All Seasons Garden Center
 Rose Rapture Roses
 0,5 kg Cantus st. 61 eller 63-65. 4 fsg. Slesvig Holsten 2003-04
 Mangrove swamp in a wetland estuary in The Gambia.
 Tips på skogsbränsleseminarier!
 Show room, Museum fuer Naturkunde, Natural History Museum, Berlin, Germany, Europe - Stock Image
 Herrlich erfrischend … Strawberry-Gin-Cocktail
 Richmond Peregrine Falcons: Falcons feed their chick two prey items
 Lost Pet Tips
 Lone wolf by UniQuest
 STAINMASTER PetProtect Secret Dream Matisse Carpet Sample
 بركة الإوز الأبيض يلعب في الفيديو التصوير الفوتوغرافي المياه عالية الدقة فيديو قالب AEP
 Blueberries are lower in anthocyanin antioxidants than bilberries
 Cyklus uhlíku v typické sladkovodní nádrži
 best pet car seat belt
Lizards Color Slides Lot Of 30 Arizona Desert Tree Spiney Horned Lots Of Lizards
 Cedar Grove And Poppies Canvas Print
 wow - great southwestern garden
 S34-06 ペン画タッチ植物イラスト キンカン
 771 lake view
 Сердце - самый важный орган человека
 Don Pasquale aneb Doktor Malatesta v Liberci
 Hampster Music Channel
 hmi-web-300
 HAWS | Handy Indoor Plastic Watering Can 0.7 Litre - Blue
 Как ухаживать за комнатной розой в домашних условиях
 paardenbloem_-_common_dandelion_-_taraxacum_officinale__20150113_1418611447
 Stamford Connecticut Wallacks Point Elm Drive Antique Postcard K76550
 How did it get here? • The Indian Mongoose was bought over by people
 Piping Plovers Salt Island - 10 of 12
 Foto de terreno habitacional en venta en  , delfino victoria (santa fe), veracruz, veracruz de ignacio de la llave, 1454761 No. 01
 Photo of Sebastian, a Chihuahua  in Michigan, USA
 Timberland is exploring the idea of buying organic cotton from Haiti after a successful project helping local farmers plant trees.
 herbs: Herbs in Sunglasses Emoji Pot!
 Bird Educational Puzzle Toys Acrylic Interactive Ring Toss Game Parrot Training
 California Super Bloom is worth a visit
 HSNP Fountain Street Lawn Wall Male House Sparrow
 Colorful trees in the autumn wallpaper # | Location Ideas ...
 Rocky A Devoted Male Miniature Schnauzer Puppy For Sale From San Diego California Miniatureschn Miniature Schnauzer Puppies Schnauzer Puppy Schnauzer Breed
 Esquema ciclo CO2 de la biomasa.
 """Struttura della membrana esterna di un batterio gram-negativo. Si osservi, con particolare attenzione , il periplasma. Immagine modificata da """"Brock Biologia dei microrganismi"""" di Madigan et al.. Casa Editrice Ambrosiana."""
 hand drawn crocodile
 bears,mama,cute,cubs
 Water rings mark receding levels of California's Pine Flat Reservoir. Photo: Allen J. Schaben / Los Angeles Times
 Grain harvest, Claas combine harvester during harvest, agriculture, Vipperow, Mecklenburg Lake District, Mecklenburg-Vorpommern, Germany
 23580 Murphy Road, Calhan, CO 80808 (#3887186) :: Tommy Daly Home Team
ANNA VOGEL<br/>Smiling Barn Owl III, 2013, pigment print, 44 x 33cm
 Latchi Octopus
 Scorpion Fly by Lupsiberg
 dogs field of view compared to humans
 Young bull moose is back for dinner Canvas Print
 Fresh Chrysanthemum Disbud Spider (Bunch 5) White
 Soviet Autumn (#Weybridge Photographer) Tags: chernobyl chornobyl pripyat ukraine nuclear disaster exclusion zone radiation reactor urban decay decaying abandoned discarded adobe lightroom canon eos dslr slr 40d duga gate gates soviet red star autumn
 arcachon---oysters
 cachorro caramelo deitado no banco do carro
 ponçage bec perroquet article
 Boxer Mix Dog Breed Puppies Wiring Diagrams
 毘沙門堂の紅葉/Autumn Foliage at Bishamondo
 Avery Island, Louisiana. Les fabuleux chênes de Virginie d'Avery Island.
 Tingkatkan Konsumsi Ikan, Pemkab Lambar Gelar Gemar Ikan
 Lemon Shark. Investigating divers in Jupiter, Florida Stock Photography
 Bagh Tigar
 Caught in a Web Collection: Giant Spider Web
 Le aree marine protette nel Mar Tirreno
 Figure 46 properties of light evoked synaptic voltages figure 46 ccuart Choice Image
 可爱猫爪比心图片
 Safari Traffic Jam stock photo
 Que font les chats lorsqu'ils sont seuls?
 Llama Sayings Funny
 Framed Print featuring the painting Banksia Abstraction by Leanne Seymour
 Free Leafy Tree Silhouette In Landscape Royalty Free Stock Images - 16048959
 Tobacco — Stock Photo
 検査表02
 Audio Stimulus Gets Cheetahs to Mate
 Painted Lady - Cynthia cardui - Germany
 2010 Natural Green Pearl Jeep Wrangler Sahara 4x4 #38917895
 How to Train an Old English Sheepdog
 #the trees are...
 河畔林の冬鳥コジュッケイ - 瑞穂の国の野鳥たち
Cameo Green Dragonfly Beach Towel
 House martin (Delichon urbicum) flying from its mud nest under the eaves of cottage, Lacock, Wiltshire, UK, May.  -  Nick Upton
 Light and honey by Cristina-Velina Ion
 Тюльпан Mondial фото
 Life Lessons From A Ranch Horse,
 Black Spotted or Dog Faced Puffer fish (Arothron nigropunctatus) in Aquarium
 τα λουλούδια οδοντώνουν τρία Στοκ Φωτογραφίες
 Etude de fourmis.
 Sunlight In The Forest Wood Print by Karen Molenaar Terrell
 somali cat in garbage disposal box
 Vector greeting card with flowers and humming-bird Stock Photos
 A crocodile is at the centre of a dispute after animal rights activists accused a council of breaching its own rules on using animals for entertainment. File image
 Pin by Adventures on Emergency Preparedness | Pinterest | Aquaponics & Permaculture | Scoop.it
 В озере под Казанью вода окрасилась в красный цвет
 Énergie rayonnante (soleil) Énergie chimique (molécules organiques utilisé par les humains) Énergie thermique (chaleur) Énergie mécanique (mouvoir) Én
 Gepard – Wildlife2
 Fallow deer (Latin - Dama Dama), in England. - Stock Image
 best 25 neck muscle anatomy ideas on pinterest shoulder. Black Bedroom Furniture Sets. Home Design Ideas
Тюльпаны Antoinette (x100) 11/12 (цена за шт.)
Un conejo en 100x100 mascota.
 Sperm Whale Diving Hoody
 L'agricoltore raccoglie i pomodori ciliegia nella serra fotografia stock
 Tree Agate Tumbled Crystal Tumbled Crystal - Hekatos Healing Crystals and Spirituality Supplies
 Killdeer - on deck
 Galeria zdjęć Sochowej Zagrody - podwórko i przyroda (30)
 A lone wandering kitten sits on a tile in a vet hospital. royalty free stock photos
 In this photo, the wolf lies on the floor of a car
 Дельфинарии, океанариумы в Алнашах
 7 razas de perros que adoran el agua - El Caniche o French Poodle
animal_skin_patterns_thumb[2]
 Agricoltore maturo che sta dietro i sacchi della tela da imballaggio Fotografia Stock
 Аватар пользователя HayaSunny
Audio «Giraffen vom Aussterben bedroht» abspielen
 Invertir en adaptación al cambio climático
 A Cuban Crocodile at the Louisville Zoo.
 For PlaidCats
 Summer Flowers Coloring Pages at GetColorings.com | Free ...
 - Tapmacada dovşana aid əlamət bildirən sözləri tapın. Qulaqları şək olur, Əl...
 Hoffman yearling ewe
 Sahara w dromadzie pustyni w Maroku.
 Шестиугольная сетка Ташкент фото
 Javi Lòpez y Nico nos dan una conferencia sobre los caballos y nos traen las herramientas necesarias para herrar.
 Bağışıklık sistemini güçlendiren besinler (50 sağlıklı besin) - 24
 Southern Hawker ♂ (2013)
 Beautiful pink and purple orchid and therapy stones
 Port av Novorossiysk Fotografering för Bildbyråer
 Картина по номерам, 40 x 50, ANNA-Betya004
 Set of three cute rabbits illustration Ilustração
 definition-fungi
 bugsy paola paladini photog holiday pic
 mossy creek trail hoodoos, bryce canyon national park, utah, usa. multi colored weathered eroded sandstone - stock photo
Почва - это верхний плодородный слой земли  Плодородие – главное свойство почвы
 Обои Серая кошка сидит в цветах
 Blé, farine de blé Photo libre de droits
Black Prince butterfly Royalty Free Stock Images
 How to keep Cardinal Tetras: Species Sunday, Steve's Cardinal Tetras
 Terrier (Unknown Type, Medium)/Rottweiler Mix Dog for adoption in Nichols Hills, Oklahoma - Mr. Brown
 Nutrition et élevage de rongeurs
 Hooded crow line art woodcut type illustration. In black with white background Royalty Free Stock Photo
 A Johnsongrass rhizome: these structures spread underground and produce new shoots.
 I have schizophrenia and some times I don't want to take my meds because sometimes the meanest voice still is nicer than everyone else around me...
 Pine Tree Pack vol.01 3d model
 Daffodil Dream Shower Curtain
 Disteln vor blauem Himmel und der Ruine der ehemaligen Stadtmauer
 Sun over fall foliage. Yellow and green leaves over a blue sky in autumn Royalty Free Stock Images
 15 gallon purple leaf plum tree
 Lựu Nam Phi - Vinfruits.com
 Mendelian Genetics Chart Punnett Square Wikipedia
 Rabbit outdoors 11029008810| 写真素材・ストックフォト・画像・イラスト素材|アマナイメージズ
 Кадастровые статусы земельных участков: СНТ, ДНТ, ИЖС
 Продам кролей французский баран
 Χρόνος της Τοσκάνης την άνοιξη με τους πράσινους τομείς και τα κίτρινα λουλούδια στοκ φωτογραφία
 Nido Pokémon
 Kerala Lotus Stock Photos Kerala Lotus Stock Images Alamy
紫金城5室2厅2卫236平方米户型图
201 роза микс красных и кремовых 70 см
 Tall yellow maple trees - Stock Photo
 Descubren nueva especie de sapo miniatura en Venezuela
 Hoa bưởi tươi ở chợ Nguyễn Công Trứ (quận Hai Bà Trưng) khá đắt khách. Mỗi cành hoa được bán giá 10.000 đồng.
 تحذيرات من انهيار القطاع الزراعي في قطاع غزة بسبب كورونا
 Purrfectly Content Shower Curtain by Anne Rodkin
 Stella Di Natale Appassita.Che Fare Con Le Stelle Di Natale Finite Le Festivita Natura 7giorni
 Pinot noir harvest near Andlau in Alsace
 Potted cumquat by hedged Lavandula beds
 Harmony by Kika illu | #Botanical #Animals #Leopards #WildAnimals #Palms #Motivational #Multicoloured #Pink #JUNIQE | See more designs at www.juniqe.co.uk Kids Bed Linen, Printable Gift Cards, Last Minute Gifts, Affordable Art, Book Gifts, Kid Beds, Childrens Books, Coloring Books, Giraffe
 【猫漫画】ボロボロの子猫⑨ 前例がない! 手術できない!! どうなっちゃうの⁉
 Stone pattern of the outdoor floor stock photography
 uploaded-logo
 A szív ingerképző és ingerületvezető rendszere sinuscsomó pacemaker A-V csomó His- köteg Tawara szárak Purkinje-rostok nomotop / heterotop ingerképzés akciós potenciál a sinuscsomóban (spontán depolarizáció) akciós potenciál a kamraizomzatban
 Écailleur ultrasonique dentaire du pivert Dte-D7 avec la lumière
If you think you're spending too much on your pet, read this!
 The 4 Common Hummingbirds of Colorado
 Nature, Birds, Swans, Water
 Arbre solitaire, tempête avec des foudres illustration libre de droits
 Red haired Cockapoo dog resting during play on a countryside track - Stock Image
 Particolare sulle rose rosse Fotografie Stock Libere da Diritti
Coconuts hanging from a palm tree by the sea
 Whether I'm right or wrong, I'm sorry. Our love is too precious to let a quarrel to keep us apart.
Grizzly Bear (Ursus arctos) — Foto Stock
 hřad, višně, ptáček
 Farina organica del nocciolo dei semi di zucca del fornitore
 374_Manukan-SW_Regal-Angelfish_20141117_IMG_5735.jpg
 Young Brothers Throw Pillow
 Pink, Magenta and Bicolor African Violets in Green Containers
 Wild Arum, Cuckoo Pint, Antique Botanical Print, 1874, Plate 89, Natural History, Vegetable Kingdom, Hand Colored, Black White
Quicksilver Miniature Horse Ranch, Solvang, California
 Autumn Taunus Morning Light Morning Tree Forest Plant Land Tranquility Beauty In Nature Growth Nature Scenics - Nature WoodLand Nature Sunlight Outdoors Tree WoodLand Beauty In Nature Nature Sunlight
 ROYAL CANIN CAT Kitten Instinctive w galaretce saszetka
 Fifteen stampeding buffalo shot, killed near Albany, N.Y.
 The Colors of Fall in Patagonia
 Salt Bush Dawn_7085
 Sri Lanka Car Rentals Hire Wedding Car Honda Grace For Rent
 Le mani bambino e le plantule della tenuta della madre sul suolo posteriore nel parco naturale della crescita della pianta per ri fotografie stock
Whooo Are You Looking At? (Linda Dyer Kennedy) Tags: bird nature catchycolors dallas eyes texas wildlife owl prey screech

= = =

**WORK TO COMPLETE**
Report every line in the data that holds "Ranch", copying each one.

**ANSWER AREA**
 Life Lessons From A Ranch Horse,
Quicksilver Miniature Horse Ranch, Solvang, California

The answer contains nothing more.